## [Task item]
The listing below is to be duplicated exactly, with every picture omitted.

## [Data extract]
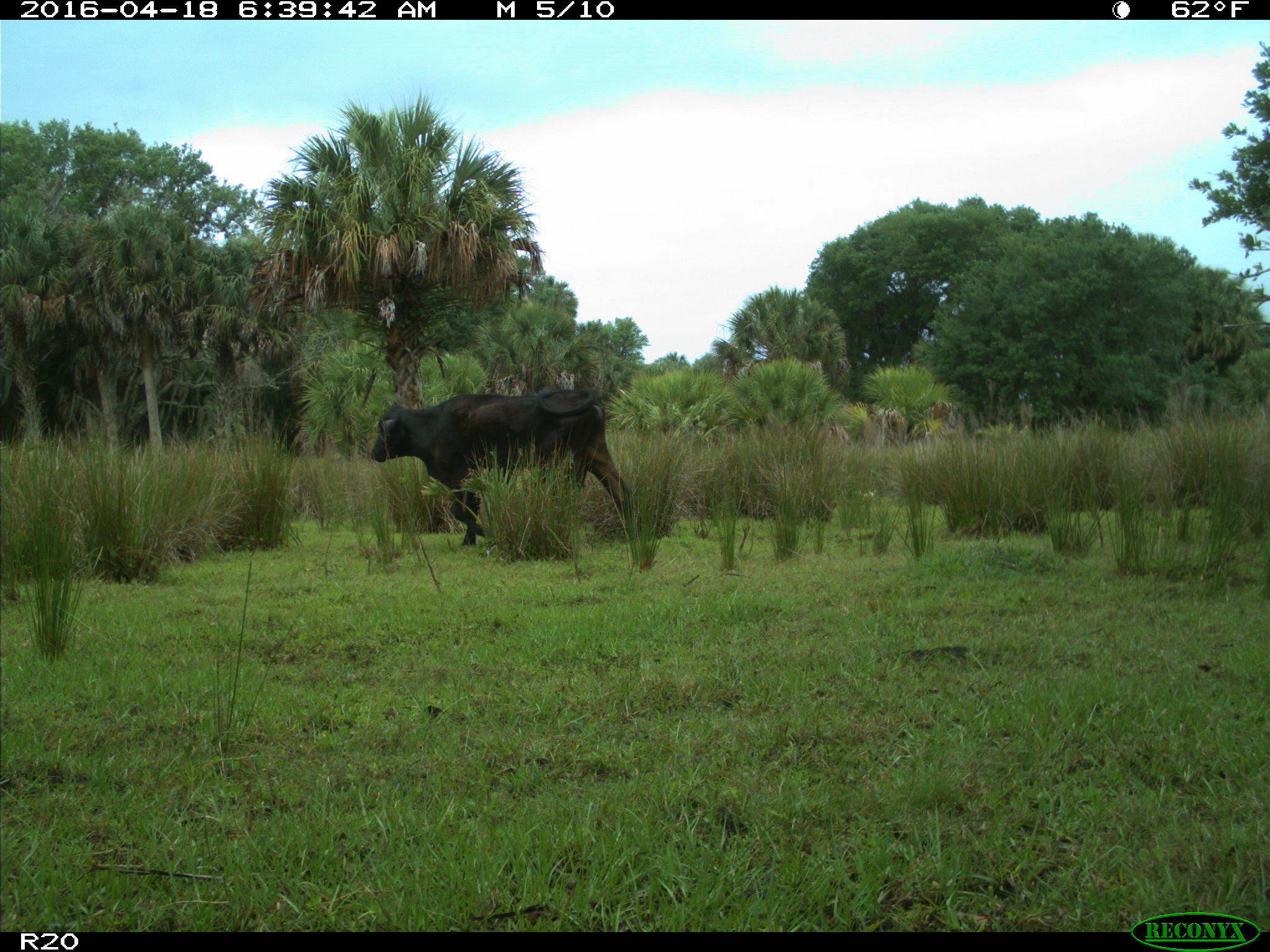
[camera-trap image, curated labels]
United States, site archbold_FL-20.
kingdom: Animalia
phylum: Chordata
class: Mammalia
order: Artiodactyla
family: Bovidae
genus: Bos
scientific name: Bos taurus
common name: domestic cow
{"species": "Bos taurus (domestic cow)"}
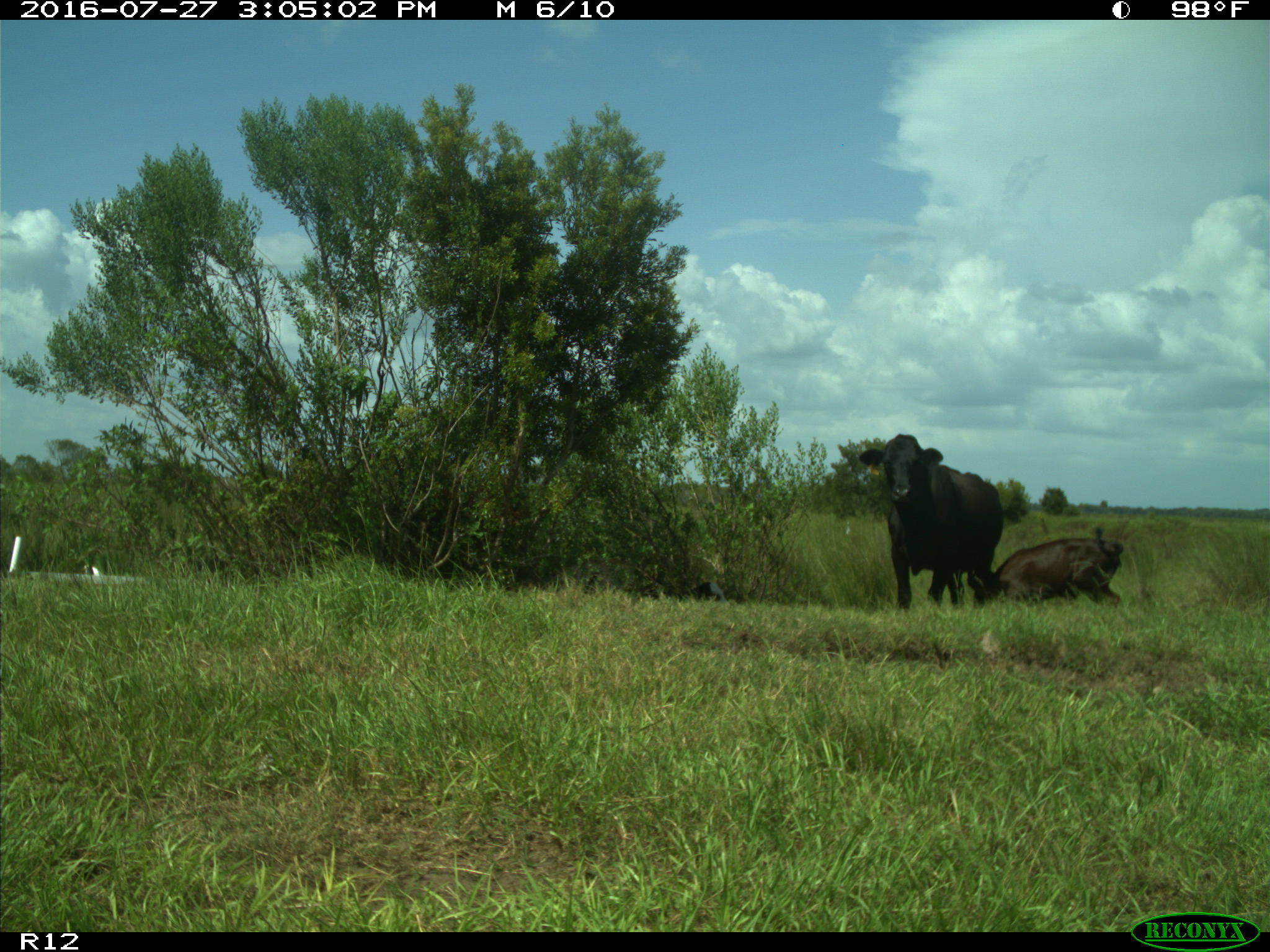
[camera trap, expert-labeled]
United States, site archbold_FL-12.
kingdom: Animalia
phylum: Chordata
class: Mammalia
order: Artiodactyla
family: Bovidae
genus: Bos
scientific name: Bos taurus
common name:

## [Answer space]
[camera-trap image, curated labels]
United States, site archbold_FL-20.
kingdom: Animalia
phylum: Chordata
class: Mammalia
order: Artiodactyla
family: Bovidae
genus: Bos
scientific name: Bos taurus
common name: domestic cow
{"species": "Bos taurus (domestic cow)"}
[camera trap, expert-labeled]
United States, site archbold_FL-12.
kingdom: Animalia
phylum: Chordata
class: Mammalia
order: Artiodactyla
family: Bovidae
genus: Bos
scientific name: Bos taurus
common name:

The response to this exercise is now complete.